===== Data shown =====

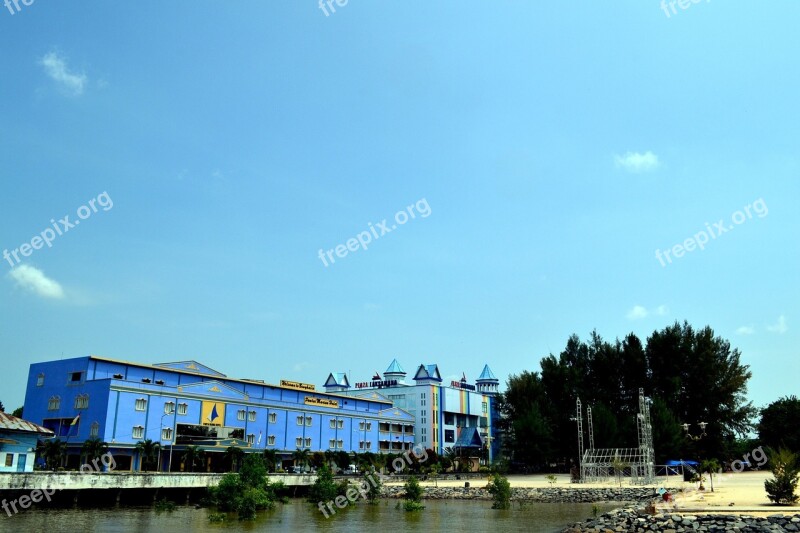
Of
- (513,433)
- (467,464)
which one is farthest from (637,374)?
(467,464)

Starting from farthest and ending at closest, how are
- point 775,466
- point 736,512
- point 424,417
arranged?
point 424,417
point 775,466
point 736,512

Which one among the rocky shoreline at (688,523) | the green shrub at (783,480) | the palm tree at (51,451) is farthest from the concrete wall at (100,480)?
the green shrub at (783,480)

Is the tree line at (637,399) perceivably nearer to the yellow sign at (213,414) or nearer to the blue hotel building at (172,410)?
the blue hotel building at (172,410)

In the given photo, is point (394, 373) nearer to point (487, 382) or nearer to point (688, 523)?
point (487, 382)

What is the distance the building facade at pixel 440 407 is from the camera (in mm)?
95875

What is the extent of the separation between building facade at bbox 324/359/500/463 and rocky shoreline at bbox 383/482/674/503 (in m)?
33.8

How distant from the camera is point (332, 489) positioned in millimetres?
46719

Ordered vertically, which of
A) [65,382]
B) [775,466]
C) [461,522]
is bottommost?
[461,522]

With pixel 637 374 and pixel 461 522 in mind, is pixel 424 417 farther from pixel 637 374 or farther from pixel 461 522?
pixel 461 522

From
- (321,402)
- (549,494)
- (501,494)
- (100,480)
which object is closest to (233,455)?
(100,480)

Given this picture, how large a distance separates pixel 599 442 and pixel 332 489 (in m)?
33.3

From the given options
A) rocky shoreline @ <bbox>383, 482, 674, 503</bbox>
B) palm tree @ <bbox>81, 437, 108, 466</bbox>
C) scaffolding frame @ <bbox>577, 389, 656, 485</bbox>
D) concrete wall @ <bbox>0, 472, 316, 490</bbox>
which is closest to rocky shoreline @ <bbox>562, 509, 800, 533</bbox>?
rocky shoreline @ <bbox>383, 482, 674, 503</bbox>

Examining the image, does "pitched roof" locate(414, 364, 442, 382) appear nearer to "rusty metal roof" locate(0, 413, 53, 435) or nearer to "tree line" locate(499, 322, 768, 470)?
"tree line" locate(499, 322, 768, 470)

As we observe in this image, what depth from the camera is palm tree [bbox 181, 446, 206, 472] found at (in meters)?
56.8
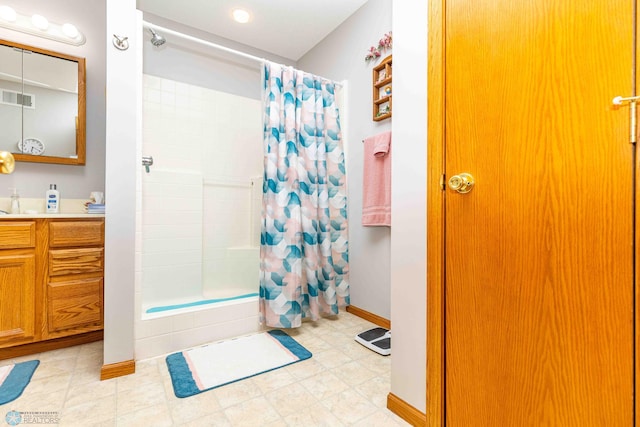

=====

== Task prompt ==
Return the lines unchanged, beginning at the line that contains "In the given" and continuing through the last of the entries, and leave any pictures out of your answer.

== Answer ==
In the given photo, is point (394, 373) nearer to point (487, 382) or nearer to point (688, 523)?
point (487, 382)

What is the distance the building facade at pixel 440 407 is from the camera (in mm)?
95875

What is the extent of the separation between building facade at bbox 324/359/500/463 and rocky shoreline at bbox 383/482/674/503 (in m)?
33.8

How distant from the camera is point (332, 489) positioned in millimetres?
46719

Ordered vertically, which of
A) [65,382]
B) [775,466]
C) [461,522]
is bottommost?
[461,522]

With pixel 637 374 and pixel 461 522 in mind, is pixel 424 417 farther from pixel 637 374 or farther from pixel 461 522?
pixel 461 522

From
- (321,402)
- (549,494)
- (501,494)
- (100,480)
which object is closest to (233,455)?
(100,480)

Given this picture, how large a distance separates pixel 599 442 and pixel 332 489 (in m)?
33.3

From the given options
A) rocky shoreline @ <bbox>383, 482, 674, 503</bbox>
B) palm tree @ <bbox>81, 437, 108, 466</bbox>
C) scaffolding frame @ <bbox>577, 389, 656, 485</bbox>
D) concrete wall @ <bbox>0, 472, 316, 490</bbox>
which is closest to rocky shoreline @ <bbox>562, 509, 800, 533</bbox>?
rocky shoreline @ <bbox>383, 482, 674, 503</bbox>

Examining the image, does "pitched roof" locate(414, 364, 442, 382) appear nearer to "rusty metal roof" locate(0, 413, 53, 435) or nearer to "tree line" locate(499, 322, 768, 470)?
"tree line" locate(499, 322, 768, 470)

As we observe in this image, what depth from the camera is palm tree [bbox 181, 446, 206, 472] found at (in meters)?
56.8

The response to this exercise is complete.